Master Poulet gêne par ses odeurs et ses bruits
Si certains riverains pointent l’origine inconnue du poulet vendu dans le restaurant et une dégradation du quartier avec les odeurs et les bruits (il y a beaucoup de clients), Karim Bouamrane se plaint de l’emplacement du Master Poulet. Il assume ouvertement qu’il ne veut pas de l’enseigne à cet endroit-là, à la sortie du métro, pratiquement sous les fenêtres de la mairie. De plus, peste-t-il, la chaîne de fast-food n’a pas obtenu l’ensemble des autorisations nécessaires. L’élu PS a déjà porté l’affaire en justice et tenté de bloquer l’accès à l’établissement en posant des blocs de béton devant la terrasse couverte, puis de larges pots de fleurs. En vain !
Karim Bouamrane en a marre de voir proliférer la « junk food »
A ceux qui trouvent qu’il en fait un peu trop, Karim Bouamrane jure n’avoir aucun problème personnel avec Master Poulet et « que chacun mange ce qu’il veut », même le poulet qu’il adore aussi. Selon lui, le problème vient de l’emplacement, mais aussi de « la multiplication, la prolifération des mêmes types de commerce qu’on appelle la ‘junk food’, qui engendre des nuisances sonores, olfactives, des attroupements ». Il ajoute que cette profusion nuit à « la diversité de nos commerces ». Or, conclut-il, « l’objectif de notre municipalité justement, c’est de multiplier la diversité des commerces, du bon, du beau et la démocratisation de l’excellence. ».
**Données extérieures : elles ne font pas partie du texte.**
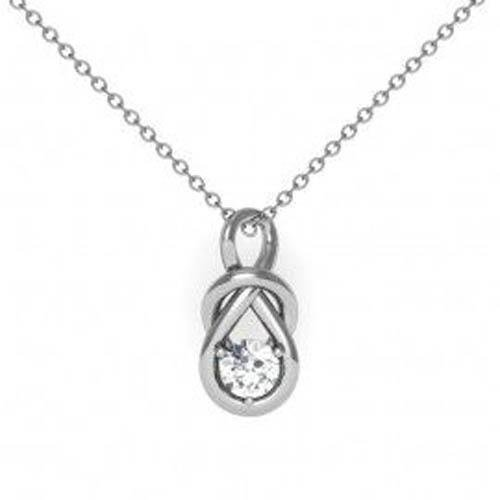 Necklace Pendant Round Solitaire Diamond White Gold 14K 1.00 Carats Jewelry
Master Poulet rejette toutes les accusations
De son côté, Master Poulet reste plutôt sereine. L’enseigne confirme qu’elle n’augmentera pas ses prix pour faire plaisir au maire qui voudrait gentrifier (embourgeoiser) son centre-ville et donner les meilleurs emplacements aux grandes marques. Elle rejette également les accusations de malbouffe. La chaîne de street food dit faire du poulet rôti et non du poulet frit. Aussi, sa viande viendrait principalement de Pologne et d’Espagne, et non d’Ukraine ou du Brésil, où les conditions d’élevage sont fortement décriées.
L’enseigne soutenue par des élus de gauche
Master Poulet a reçu le soutien de certains élus. Notamment de la députée de La France insoumise (LFI) Nadège Abomangoli, qui dénonce « un acharnement contre Master Poulet complètement lunaire, teinté de racisme et de mépris de classe ». Elle juge le commerce utile pour la Seine-Saint-Denis, « le département le plus pauvre de France, avec des services publics délaissés et en ruine ». A noter, le fondateur de Master Poulet est un certain Chouaib Benbakir, un entrepreneur français actif dans le conseil de gestion, la restauration et le commerce de gros, principalement en Île-de-France.